Je répliquai finalement après une dizaine de minutes de silence de regard foudroyant, d'une voix mélancolique. Je me sentis l'envie de pleurer. Nous étions à une semaine de notre mariage.
- Tu fais quoi de nos projets ?
Elle ne me répondit pas. Le ciel avait changé de visage. Caché par les nuages. On n'apercevait plus la lune en croissant qui nous éclairait. Torrent de Pluie. Mes larmes s'accouplaient à l'eau ruisselant sur mon visage. Deux destins séparés. Deux destins zigouillés. Son portable sonna. Elle décrocha. Allô Bb, oui, j'arrive.
- Tu n'as plus rien à ajouter ? J'ai froid. Interrogea t-elle. Je peux partir ?
Elle ne m'avait jamais parlé ainsi. Je découvrais une autre face d'elle. Les éclairs me permettaient de voir son visage. Ce si beaux visage. Elle qui m'avait fait voir la vie d'une autre manière. J'avais changé pour toi. J'avais appris à aimer une autre personne que moi. Et voilà ce que tu me fais. Malgré cela. Je bourdonnai quelques mots.
- je ne voudrais prendre la voix d'un moraliste. Mais sache une chose. Je pense que nous devons être libre d'aimer qui bon nous semble. Quel que soit son genre. Quel que soit son âge. Quel que soit sa religion, son ethnie, sa race... Il faut vivre avec une personne en qui on se sent en confiance et en sécurité. Une personne avec qui tu peux rigoler, pleurer, partager tous les bons et les mauvais moments. L'amour ne s'impose pas. On le ressent. Tes choix. Pose les pour toi. Pas pour les autres. Vis pour toi et non vivre pour les autres. Réfléchis toujours aux conséquences de tes actes. Ton père te choisira celui qui lui plaira. Mais ne vivra pas en couple avec toi pour savoir ce que tu vivras. Au final tu lui rejetteras la faute. Parce que tu n'as pas su te défendre au moment opportun.
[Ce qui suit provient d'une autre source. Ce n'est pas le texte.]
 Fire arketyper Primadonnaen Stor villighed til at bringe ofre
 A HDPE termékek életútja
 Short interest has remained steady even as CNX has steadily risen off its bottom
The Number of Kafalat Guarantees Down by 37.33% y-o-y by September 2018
Tes proches aussi. Tu veux honorer un devoir? Je te trouve vile. Du respect auquel je t'ai toujours hissée, tu dégringole. Les parents ne peuvent plus decider de notre avenir quand la raison est développée. L'amour pour toi n'est qu'un jeu. Si Dieu est amour pourquoi va-t-il nous empêcher d'aimer ? L'amour est un sentiment, la religion un moyen de communication avec le Seigneur. Ce sont les hommes, ceux sont eux qui ont créé ces barrières. Je ne suis pas la première victime. Je ne serais la dernière. Mais il faut que cela cesse. Le monde vivrait mieux si l'on acceptait autrui tel qu'il se présente à nous. On ne voit qu'avec le cœur l'essentiel est invisible aux yeux...
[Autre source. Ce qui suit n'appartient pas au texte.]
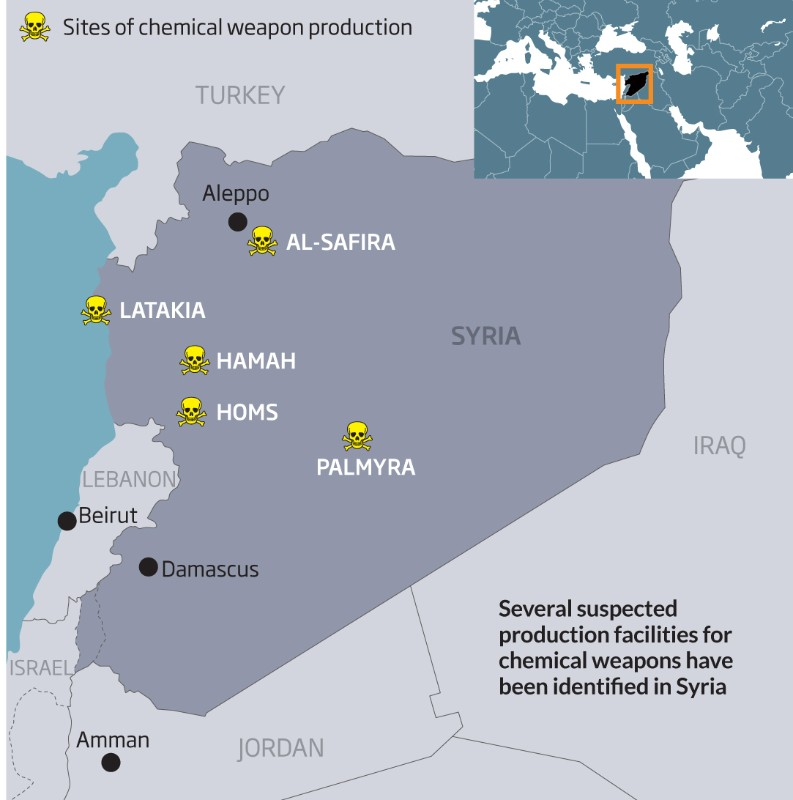Suspected sites of chemical weapons production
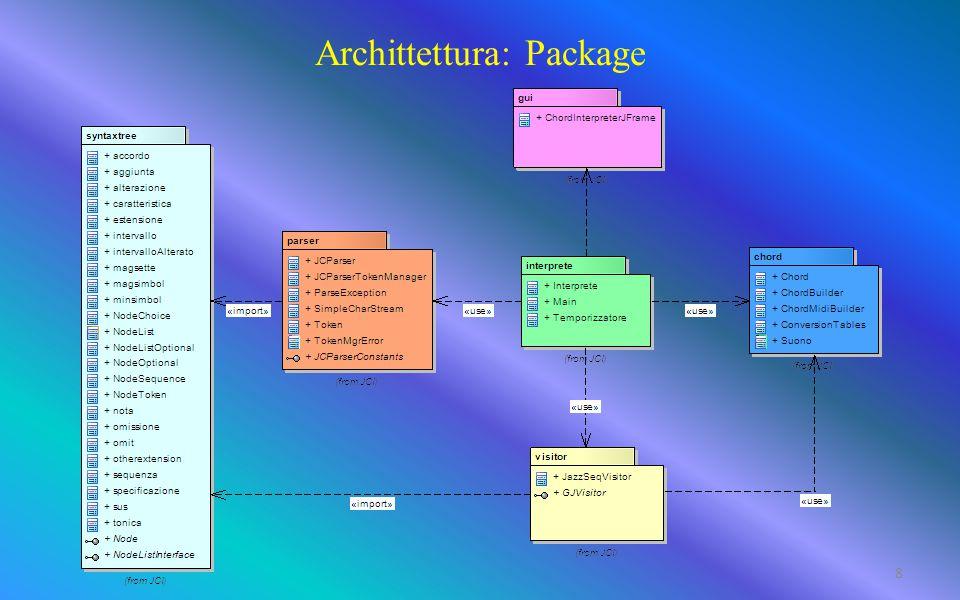 Archittettura: Package 8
Elle s'en fut. Elle ne voulait plus m'écouter. Je l'observai disparaître dans le noir. Elle coulait verticalement dans un abîme sans que je ne puisse rien pour la retenir.
Et maintenant bien sûr, ça fait une semaine qu'elle m'avait abandonné Comme une vieille chaussette. Moi je suis différent. Je l'ai toujours été. Pour ma mère, c'est comme si j'étais un extra terrestre. Parce que j'étais tellement blessé que je décidai de m'abstenir de nourriture, et m'enfermer dans ma chambre pour pleurer comme une gamine. J'étais un peu faible à cause de la faim.
Je pris une plaquette de paracétamol dans mon tiroir. Les mains tremblantes, j'avalai d'affiler,sept, huit, le neuvième, je crois n'a pu atteindre ma bouche. Un acte égoïste. Je sais.